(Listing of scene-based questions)
────────────────

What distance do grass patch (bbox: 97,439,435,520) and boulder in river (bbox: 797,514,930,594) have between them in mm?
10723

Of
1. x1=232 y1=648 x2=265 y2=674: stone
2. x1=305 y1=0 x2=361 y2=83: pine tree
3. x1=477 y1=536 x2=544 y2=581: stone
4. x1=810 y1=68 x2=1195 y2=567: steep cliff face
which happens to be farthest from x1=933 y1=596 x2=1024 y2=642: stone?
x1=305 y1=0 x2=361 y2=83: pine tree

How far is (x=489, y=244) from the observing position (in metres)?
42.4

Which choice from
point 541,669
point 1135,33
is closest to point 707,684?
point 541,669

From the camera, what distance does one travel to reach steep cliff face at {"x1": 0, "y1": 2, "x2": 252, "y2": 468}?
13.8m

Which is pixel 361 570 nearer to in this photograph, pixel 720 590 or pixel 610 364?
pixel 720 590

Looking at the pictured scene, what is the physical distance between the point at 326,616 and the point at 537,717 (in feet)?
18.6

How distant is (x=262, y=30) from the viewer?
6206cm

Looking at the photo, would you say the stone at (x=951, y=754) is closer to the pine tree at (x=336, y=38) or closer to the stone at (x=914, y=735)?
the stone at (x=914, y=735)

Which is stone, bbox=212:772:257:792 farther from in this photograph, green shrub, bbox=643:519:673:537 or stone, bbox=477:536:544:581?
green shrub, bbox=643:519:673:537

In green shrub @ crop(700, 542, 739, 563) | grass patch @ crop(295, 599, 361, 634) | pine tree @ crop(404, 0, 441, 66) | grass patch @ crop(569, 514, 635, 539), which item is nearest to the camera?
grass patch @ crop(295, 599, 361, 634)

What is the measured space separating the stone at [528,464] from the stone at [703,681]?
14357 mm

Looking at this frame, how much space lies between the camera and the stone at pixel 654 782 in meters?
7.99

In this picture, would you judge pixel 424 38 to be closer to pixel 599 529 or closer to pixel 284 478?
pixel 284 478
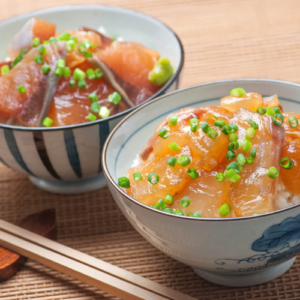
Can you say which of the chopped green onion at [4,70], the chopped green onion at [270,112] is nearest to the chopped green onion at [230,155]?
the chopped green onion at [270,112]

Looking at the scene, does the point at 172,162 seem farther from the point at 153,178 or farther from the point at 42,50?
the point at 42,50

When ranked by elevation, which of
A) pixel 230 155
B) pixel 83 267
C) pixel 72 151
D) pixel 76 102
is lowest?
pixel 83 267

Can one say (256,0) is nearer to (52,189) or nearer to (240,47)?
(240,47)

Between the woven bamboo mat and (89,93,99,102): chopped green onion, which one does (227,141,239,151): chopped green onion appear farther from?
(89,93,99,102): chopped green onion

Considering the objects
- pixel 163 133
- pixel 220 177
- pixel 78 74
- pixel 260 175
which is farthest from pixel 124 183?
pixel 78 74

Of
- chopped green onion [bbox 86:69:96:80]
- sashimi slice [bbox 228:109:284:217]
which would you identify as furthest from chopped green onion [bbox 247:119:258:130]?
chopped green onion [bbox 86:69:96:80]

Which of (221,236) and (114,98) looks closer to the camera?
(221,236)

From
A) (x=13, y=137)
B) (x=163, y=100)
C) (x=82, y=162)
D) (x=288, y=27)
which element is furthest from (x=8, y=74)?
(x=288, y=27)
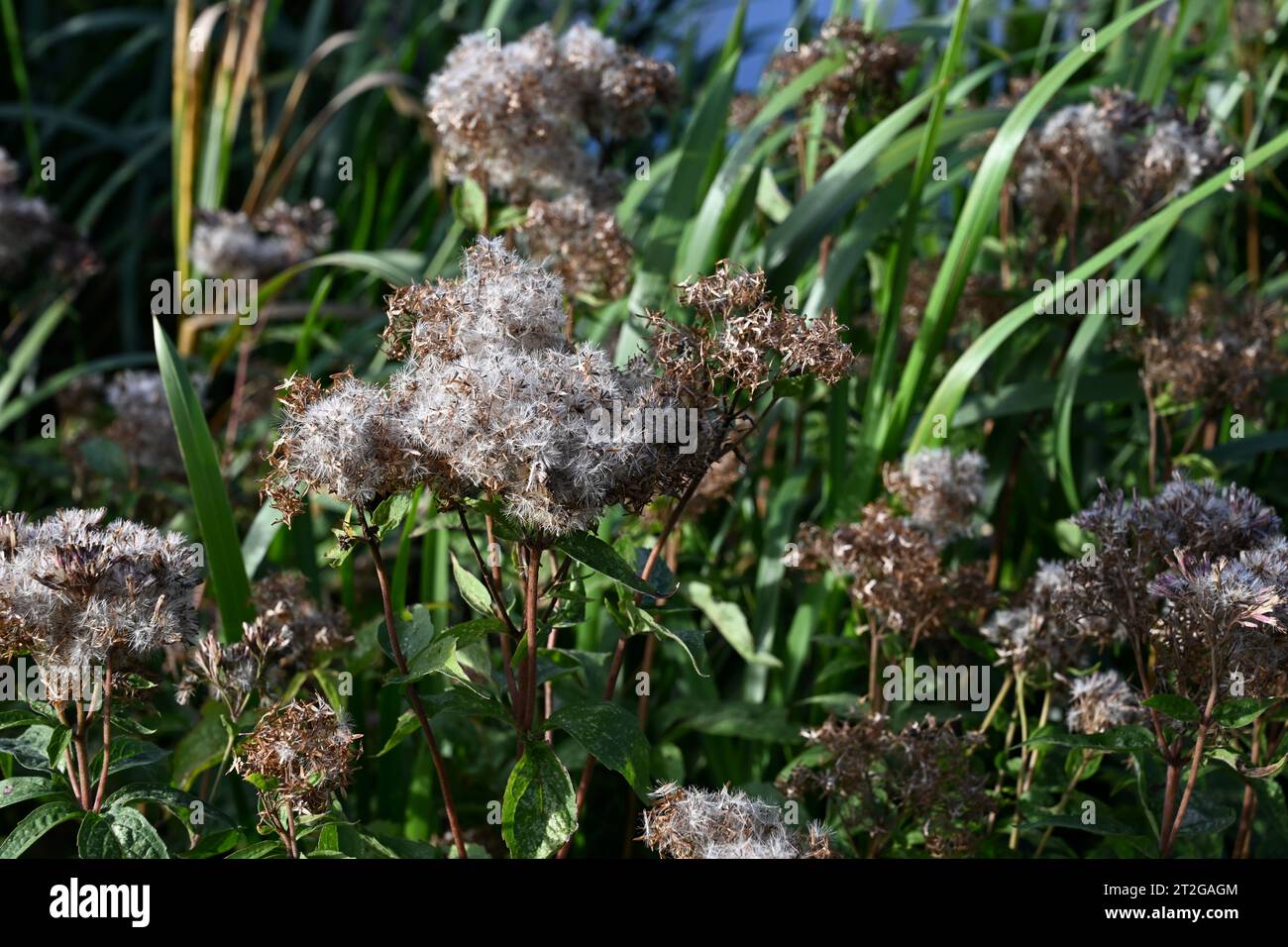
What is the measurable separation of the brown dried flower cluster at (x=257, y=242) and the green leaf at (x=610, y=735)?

────────────────

Given request
Reproduce verbatim the lines of the listing starting with the line containing "Looking at the scene, does" and continuing through the end of the listing, omitting the pictures from your reproduction.

Answer to this exercise
Looking at the scene, does the point at 172,162 seem farther from the point at 153,178 or farther from the point at 42,50?
the point at 42,50

When ranked by elevation, which of
A) pixel 230 155
B) pixel 83 267
C) pixel 72 151
D) pixel 76 102
is lowest?
pixel 83 267

Can one say (256,0) is nearer to (52,189) or nearer to (240,47)?
(240,47)

Between the woven bamboo mat and (89,93,99,102): chopped green onion, which one does (227,141,239,151): chopped green onion appear farther from?
(89,93,99,102): chopped green onion

Considering the objects
- pixel 163 133
- pixel 220 177
- pixel 78 74
- pixel 260 175
which is farthest from pixel 124 183?
pixel 78 74

Of
- chopped green onion [bbox 86:69:96:80]
- sashimi slice [bbox 228:109:284:217]
which would you identify as furthest from chopped green onion [bbox 247:119:258:130]?
chopped green onion [bbox 86:69:96:80]

Which of (221,236) and (114,98) looks closer to the camera?
(221,236)

From
A) (x=13, y=137)
B) (x=163, y=100)
C) (x=82, y=162)
D) (x=288, y=27)
which element is furthest from (x=8, y=74)?
(x=288, y=27)
What is the measurable separation of the brown dried flower cluster at (x=257, y=242) and the green leaf at (x=610, y=735)?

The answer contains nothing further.